PAGE TEXT Block Start

U.S. Discovery Not Available in Foreign Enforcement Proceeding

The court ruled that all statutory requirements for 28 U.S.C. §1782 were not satisfied.

By Mitchell L. Marinello

28 U.S.C. §1782 permits U.S. district courts to authorize certain persons to take discovery in aid of foreign proceedings. In re Petition of Galaxy Energy and Resources Co. Pte. Ltd. No 19-MC-0287-LTS (July 1, 2019) addressed a petition for discovery to help a party enforce an arbitration award through legal proceedings in Singapore. 

The case arose from a contract dispute between two commodity traders, Galaxy Energy and Resources Co. Pte Ltd. (Galaxy) and Mohammad Saidur Rahman (Saidur). In January 2019, an arbitration tribunal in Singapore issued an award in favor of Galaxy and against Saidur for about $1.2 million. Galaxy informed the court that Saidur had not paid the award and that it had initiated or would initiate enforcement proceedings in Singapore and other jurisdictions to try to enforce the award. Galaxy asked for discovery from banks located in New York which it believed might have assets belonging to Saidur.

The district court noted that section 1782 permits U.S. district courts to authorize certain persons to take discovery in aid of foreign proceedings when: (1) “the person from whom discovery is sought resides” in this district; (2) “the discovery is for use in a foreign proceeding before a foreign tribunal”; and (3) the application is made by an “interested person” or a foreign tribunal.

PAGE TEXT Block End
MATERIAL SUPPLIED Block Start

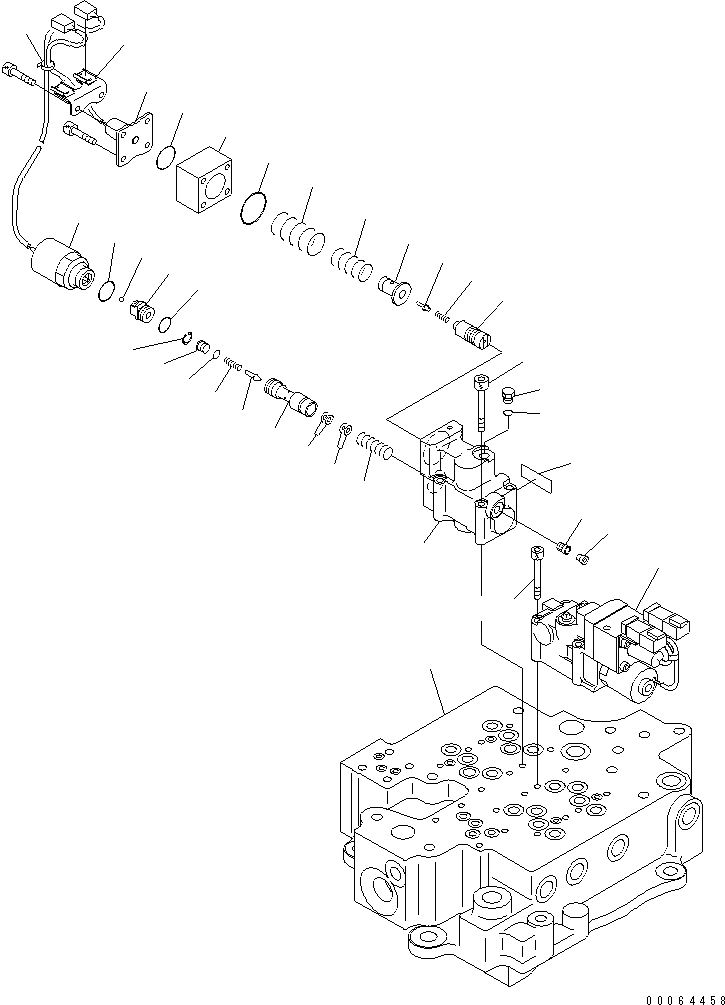 00064458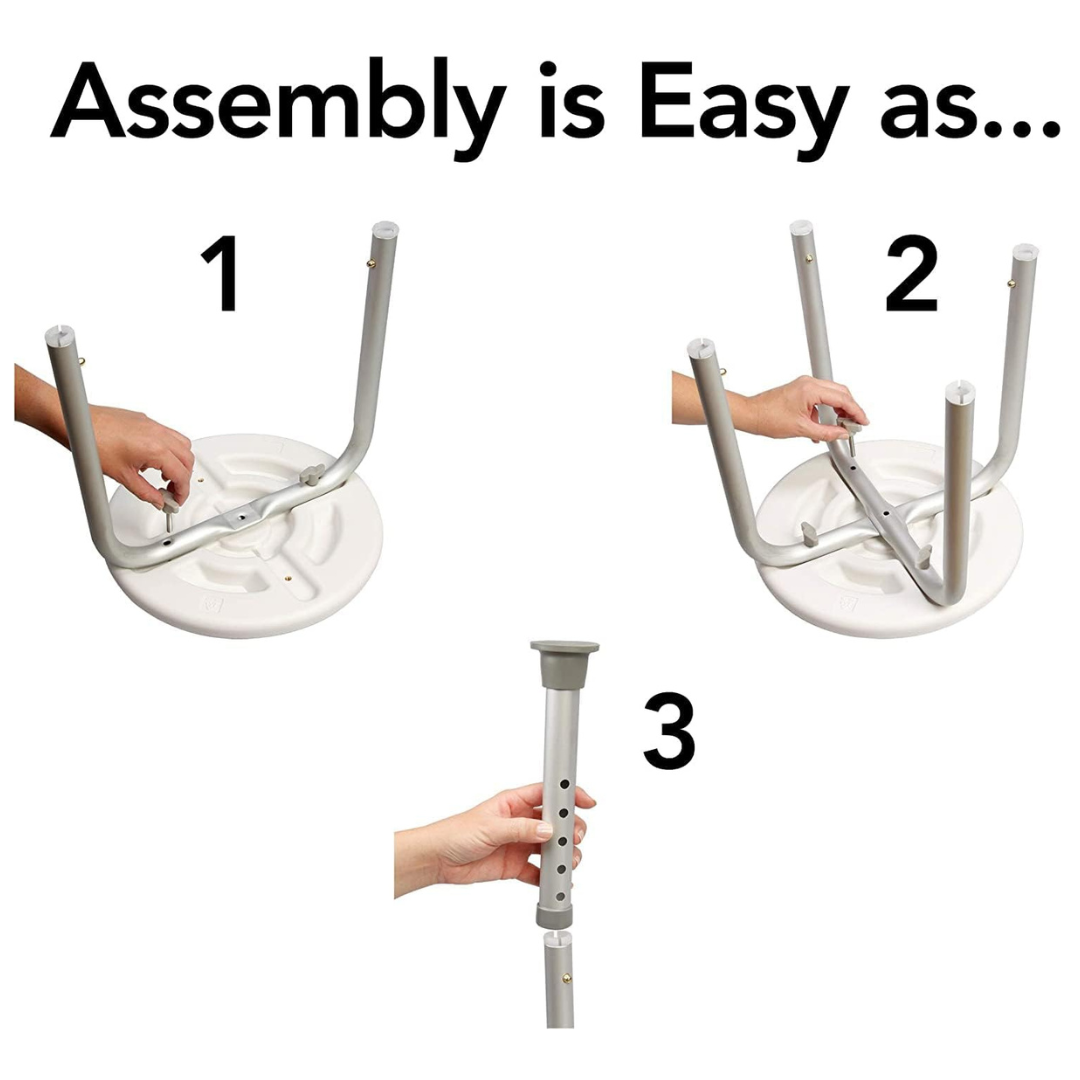 Assembly is Easy as...

1

2

3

MATERIAL SUPPLIED Block End

• [REQUIRED ACTION 1]:
Based on the article on the §1782 discovery ruling, list each condition the district court said must be met before a U.S. district court may authorize discovery in aid of a foreign proceeding.
• [REQUIRED ACTION 2]:
Write the next part of the article on the §1782 discovery ruling, picking up after its final sentence.

• [WRITTEN REPLY 1]:
- The person from whom discovery is sought resides in the district.
- The discovery is for use in a foreign proceeding before a foreign tribunal.
- The application is made by an interested person or a foreign tribunal.

• [WRITTEN REPLY 2]:
The court stated that Galaxy satisfied the first and third requirements of section 1782, because the banks from which it sought discovery are located in New York and Galaxy is an interested person in the contemplated foreign (Singapore) legal action. It ruled that Galaxy did not satisfy the second statutory requirement, however, because the contemplated proceedings in Singapore did not qualify as a foreign proceeding. The court explained that a legal action qualifies as a foreign proceeding only if it is an adjudicative proceeding. Here, the merits of the parties’ contract dispute had already been decided, and Galaxy was seeking to enforce the resulting award. The court held that such enforcement proceedings are not adjudicative, and the court therefore did not have authority under 1782 to permit Galaxy to take discovery. Accordingly, the court denied Galaxy’s petition.  

Mitchell L. Marinello is a partner at Novack and Macey LLP in Chicago, Illinois.